● Exercise
Reproduce the entries shown below only from the line with "slide-level diagnosis = Plasmodium falciparum" down to the line with "stain = May-Grünwald-Giemsa", keeping both end lines and copying each one exactly.

● Supplied material
****************************************

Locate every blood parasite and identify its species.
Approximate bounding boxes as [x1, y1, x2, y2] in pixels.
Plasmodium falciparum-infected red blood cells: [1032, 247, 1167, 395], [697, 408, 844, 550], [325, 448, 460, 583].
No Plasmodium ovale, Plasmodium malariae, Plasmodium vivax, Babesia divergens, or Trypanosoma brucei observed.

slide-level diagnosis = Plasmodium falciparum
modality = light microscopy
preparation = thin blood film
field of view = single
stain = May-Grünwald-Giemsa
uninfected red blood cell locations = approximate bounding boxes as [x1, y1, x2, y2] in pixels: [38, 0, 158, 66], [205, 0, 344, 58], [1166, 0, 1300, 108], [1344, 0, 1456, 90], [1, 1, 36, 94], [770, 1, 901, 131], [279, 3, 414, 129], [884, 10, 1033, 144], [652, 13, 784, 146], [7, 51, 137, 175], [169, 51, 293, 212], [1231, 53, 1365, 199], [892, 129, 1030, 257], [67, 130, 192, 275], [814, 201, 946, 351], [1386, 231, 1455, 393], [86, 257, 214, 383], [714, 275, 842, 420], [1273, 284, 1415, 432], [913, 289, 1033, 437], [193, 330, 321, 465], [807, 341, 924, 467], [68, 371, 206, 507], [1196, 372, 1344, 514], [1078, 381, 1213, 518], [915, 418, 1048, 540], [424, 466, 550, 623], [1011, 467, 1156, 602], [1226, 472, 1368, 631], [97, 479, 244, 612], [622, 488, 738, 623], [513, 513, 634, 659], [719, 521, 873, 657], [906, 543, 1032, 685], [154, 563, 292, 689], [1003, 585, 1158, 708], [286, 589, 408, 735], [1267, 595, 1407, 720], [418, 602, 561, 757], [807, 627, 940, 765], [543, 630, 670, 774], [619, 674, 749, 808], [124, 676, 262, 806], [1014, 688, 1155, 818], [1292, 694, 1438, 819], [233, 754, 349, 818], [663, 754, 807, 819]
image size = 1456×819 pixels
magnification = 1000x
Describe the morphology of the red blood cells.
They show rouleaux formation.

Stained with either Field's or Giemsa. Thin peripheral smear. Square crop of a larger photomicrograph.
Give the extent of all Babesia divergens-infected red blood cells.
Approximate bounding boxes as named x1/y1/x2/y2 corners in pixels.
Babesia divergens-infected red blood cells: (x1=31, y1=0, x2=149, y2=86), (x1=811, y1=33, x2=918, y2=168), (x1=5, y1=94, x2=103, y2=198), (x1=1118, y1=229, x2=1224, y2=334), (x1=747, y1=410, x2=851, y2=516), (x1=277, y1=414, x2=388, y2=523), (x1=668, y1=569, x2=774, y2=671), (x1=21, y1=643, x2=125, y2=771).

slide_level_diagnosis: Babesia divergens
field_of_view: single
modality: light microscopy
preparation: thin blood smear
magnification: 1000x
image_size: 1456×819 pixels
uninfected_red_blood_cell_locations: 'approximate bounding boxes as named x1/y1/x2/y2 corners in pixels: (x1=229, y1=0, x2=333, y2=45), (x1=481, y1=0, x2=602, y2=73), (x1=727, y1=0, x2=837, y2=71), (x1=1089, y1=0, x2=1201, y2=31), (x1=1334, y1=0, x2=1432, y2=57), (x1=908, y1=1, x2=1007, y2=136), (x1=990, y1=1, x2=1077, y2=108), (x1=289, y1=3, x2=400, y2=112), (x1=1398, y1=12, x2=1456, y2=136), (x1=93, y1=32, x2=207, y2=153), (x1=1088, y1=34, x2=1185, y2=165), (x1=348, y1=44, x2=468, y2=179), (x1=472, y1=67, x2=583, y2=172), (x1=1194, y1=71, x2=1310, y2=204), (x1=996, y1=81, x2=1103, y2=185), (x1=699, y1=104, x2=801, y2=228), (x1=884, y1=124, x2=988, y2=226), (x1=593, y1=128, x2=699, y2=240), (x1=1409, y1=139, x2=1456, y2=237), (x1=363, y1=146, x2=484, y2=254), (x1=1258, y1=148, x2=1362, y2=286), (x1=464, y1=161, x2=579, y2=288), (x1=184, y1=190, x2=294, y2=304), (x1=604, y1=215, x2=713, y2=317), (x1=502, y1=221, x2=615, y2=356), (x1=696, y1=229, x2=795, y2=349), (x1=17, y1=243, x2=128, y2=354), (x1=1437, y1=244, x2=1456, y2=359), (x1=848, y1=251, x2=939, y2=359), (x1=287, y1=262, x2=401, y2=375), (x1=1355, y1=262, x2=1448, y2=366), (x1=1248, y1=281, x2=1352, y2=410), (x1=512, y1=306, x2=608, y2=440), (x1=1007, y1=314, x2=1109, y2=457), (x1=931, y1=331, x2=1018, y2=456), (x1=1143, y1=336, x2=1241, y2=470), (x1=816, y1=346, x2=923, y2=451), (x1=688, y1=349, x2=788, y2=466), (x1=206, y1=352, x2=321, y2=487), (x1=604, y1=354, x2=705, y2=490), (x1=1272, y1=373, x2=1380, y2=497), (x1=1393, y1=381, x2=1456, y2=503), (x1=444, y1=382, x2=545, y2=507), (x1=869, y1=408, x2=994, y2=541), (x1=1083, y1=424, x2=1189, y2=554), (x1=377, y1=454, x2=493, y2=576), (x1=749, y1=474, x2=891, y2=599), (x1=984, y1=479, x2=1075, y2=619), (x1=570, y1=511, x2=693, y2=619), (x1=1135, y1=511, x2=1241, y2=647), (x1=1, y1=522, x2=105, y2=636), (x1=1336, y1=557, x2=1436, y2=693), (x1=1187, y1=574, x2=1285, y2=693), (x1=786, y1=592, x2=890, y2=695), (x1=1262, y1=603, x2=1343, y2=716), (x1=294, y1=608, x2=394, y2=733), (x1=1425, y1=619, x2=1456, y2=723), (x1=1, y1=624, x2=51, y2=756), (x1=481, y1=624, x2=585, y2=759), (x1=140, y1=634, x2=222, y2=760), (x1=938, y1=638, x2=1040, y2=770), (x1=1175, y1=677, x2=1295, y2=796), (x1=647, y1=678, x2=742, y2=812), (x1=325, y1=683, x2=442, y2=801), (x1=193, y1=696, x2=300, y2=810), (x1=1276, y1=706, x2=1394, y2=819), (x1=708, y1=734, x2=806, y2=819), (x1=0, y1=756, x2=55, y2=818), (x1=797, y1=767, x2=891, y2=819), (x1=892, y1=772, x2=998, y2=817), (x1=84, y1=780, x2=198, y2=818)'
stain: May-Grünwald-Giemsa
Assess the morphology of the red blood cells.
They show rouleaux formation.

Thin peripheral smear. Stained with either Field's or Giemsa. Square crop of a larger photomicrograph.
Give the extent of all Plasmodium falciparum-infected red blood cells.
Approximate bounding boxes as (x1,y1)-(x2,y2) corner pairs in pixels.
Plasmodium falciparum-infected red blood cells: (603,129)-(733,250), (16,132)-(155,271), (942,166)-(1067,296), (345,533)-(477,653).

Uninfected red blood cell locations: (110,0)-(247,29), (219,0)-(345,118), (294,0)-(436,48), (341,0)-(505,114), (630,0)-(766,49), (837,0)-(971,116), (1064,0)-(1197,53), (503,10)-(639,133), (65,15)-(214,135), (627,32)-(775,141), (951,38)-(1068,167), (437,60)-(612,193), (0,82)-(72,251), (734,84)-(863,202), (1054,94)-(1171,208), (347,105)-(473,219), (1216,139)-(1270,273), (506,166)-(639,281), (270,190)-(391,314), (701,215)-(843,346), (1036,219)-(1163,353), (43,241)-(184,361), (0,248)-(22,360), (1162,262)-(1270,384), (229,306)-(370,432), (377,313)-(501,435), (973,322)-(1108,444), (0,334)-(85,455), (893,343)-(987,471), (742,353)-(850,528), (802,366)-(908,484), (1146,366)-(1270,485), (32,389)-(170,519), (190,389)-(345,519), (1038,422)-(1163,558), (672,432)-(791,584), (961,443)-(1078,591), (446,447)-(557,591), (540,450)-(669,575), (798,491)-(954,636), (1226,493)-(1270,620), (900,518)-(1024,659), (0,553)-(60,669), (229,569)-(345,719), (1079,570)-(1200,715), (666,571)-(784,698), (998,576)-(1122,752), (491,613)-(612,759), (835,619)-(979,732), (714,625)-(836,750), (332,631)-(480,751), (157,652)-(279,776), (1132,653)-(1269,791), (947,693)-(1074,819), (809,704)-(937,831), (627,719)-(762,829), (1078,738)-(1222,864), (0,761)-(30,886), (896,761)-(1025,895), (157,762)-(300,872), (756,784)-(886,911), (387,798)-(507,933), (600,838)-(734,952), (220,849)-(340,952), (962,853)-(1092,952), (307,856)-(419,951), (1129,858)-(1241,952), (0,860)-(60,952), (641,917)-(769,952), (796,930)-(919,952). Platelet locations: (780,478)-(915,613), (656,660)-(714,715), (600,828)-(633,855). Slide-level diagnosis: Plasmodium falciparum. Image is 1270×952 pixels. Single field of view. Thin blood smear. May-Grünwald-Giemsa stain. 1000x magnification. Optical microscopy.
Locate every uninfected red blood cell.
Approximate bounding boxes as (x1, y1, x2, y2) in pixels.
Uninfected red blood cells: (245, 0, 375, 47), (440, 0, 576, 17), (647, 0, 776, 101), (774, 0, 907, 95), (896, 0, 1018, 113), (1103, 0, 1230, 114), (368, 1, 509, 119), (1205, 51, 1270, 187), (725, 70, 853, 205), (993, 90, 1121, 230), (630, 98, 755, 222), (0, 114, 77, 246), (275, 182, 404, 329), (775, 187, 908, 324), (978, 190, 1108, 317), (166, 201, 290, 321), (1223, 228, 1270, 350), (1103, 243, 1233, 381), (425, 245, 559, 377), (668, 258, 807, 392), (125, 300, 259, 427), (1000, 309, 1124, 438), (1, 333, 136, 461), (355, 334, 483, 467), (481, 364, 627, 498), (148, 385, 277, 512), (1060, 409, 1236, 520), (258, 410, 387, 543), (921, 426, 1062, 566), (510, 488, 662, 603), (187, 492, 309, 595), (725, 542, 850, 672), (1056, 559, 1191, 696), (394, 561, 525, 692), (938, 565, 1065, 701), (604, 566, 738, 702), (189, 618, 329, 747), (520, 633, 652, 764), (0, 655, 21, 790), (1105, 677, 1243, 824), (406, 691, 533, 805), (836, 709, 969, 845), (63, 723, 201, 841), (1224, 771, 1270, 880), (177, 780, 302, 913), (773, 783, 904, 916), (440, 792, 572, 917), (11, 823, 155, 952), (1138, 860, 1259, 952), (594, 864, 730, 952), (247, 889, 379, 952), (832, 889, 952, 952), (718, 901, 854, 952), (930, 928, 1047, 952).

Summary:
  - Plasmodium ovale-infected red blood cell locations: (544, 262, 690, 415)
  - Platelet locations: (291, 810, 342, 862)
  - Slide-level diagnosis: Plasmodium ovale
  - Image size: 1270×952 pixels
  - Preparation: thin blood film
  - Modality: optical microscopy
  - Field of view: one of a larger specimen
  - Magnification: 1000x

****************************************

● Solution to this task
slide-level diagnosis = Plasmodium falciparum
modality = light microscopy
preparation = thin blood film
field of view = single
stain = May-Grünwald-Giemsa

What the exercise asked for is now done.